Stated problem: Edit the material from the line that has "Which one among" through its end, changing every "furthest" to "farthest" and leaving everything else unchanged.

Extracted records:
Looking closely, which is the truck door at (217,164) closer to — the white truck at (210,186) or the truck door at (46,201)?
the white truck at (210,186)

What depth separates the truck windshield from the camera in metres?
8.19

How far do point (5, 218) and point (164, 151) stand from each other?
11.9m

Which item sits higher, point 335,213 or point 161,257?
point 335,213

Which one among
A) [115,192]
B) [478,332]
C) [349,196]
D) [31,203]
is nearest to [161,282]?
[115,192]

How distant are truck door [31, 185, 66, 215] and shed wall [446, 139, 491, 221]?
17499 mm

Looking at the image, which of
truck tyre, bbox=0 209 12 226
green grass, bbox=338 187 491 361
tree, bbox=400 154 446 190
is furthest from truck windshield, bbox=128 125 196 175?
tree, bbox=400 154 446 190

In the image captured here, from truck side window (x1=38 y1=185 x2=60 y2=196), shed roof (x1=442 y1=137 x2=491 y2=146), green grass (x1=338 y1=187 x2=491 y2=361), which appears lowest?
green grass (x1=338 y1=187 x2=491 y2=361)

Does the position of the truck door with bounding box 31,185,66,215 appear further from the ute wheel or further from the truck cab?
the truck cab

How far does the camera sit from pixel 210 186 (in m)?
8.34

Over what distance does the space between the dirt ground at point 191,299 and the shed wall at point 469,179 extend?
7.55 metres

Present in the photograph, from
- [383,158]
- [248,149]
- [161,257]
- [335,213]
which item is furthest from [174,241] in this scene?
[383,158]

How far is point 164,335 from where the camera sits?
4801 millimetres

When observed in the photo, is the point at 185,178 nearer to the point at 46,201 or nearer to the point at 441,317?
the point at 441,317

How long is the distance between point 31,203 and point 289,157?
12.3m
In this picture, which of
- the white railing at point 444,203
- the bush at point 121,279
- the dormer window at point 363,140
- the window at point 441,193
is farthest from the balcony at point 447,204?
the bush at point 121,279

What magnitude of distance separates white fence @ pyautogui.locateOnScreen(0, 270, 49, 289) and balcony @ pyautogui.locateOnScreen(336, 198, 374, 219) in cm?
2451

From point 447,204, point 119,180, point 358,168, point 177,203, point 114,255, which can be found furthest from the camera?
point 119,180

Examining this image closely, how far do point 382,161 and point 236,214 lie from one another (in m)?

Task result:
Which one among
A) [115,192]
B) [478,332]
C) [349,196]
D) [31,203]
is nearest to [161,282]?
[115,192]

How distant are truck door [31, 185, 66, 215] and shed wall [446, 139, 491, 221]?
17499 mm

Looking at the image, which of
truck tyre, bbox=0 209 12 226
green grass, bbox=338 187 491 361
tree, bbox=400 154 446 190
is farthest from truck windshield, bbox=128 125 196 175?
tree, bbox=400 154 446 190

In the image captured here, from truck side window (x1=38 y1=185 x2=60 y2=196), shed roof (x1=442 y1=137 x2=491 y2=146), green grass (x1=338 y1=187 x2=491 y2=361), which appears lowest?
green grass (x1=338 y1=187 x2=491 y2=361)

Does the position of the truck door with bounding box 31,185,66,215 appear further from the ute wheel or further from the truck cab?
the truck cab

How far does the camera sit from pixel 210 186 (in m)?
8.34

Over what distance does the space between the dirt ground at point 191,299 and the shed wall at point 469,179 extend?
7.55 metres

Present in the photograph, from
- [383,158]
- [248,149]
- [161,257]
- [335,213]
which item is farthest from [174,241] in this scene?
[383,158]

How far is point 164,335 from where the camera sits?
4801 millimetres

When observed in the photo, is the point at 185,178 nearer to the point at 46,201 or nearer to the point at 441,317?
the point at 441,317

How long is the distance between point 31,203 and point 289,157?
12.3m
In this picture, which of
- the white railing at point 444,203
- the bush at point 121,279
- the dormer window at point 363,140
- the window at point 441,193
is farthest from the balcony at point 447,204?
the bush at point 121,279

What magnitude of distance separates white fence @ pyautogui.locateOnScreen(0, 270, 49, 289) and balcony @ pyautogui.locateOnScreen(336, 198, 374, 219) in cm?
2451

From point 447,204, point 119,180, point 358,168, point 177,203, point 114,255, which can be found farthest from the camera?
point 119,180

Examining this image closely, how far do point 382,161 and point 236,214 lie from one another (in m)?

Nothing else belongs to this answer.